Pontocerebellar hypoplasia (PCH) is a group of rare neurodevelopmental disorders with limited diagnostic and therapeutic options. Mutations in WDR11, a subunit of the FAM91A1 complex, have been found in patients with PCH-like symptoms; however, definitive evidence that the mutations are causal is still lacking. Here, we show that depletion of FAM91A1 results in developmental defects in zebrafish similar to that of TBC1D23, an established PCH gene. FAM91A1 and TBC1D23 directly interact with each other and cooperate to regulate endosome-to-Golgi trafficking of KIAA0319L, a protein known to regulate axonal growth. Crystal structure of the FAM91A1-TBC1D23 complex reveals that TBC1D23 binds to a conserved surface on FAM91A1 by assuming a Z-shaped conformation. More importantly, the interaction between FAM91A1 and TBC1D23 can be used to predict the risk of certain TBC1D23-associated mutations to PCH. Collectively, our study provides a molecular basis for the interaction between TBC1D23 and FAM91A1 and suggests that disrupted endosomal trafficking underlies multiple PCH subtypes.

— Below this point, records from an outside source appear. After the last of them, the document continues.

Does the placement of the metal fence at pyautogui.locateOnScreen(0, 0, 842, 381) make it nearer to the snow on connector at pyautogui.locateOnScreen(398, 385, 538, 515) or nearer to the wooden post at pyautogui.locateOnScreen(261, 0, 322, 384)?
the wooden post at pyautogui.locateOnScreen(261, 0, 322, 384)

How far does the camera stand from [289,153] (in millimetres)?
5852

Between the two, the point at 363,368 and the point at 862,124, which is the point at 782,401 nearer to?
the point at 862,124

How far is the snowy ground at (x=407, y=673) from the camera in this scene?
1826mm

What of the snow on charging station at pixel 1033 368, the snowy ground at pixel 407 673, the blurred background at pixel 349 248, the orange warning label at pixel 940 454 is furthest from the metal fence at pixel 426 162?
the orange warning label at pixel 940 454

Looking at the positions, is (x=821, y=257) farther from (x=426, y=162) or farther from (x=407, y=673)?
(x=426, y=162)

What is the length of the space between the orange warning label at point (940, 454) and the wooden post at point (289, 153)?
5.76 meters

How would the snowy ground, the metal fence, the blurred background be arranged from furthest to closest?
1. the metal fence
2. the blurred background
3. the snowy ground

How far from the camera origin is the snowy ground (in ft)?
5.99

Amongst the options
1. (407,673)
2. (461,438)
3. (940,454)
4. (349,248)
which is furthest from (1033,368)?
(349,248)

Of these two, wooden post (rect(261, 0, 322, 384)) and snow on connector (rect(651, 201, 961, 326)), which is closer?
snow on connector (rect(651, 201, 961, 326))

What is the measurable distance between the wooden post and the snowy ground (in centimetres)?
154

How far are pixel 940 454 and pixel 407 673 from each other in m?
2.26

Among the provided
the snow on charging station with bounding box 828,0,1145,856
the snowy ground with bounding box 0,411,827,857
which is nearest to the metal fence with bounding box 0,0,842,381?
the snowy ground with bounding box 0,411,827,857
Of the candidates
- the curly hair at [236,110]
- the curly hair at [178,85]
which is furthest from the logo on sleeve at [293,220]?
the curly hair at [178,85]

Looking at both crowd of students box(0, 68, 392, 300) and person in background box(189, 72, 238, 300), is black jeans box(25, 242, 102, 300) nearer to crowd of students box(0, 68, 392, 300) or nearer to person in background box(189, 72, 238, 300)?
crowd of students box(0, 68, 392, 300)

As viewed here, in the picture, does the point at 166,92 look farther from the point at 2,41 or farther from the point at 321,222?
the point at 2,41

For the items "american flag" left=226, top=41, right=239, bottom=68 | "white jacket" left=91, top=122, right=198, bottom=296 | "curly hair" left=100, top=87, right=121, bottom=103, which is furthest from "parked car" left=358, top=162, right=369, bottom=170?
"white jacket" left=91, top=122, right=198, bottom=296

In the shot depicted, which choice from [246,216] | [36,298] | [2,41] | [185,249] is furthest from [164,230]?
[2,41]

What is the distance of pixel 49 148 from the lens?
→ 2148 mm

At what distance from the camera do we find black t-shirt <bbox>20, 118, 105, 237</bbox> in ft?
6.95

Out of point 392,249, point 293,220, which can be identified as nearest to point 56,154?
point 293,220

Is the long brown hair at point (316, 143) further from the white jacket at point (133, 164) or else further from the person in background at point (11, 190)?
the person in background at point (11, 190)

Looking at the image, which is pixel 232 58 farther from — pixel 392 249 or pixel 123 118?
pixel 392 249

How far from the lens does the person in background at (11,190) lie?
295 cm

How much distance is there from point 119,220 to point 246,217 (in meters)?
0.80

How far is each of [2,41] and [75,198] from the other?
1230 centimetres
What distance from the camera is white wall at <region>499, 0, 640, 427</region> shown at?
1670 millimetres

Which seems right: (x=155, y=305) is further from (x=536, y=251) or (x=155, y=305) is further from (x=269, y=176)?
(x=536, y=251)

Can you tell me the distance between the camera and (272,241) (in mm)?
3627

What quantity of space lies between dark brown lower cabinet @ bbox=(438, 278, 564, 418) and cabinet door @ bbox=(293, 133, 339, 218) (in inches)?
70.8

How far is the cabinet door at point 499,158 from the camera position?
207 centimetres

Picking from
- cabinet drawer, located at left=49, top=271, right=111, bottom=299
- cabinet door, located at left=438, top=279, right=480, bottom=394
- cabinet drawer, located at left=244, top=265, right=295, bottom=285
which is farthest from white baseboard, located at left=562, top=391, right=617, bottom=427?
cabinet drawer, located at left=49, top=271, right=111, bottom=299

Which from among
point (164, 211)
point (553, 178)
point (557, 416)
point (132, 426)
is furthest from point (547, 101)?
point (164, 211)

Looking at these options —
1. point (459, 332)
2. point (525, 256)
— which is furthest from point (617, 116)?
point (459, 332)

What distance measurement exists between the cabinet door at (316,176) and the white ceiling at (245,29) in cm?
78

FAM91A1-TBC1D23 complex structure reveals human genetic variations susceptible for PCH.,Zhao L, Deng H, Yang Q, Tang Y, Zhao J, Li P, Zhang S, Yong X, Li T, Billadeau DD, Jia D Proc Natl Acad Sci U S A. 2023 Nov 7;120(45):e2309910120. doi: , 10.1073/pnas.2309910120. Epub 2023 Oct 30. PMID:37903274^[4]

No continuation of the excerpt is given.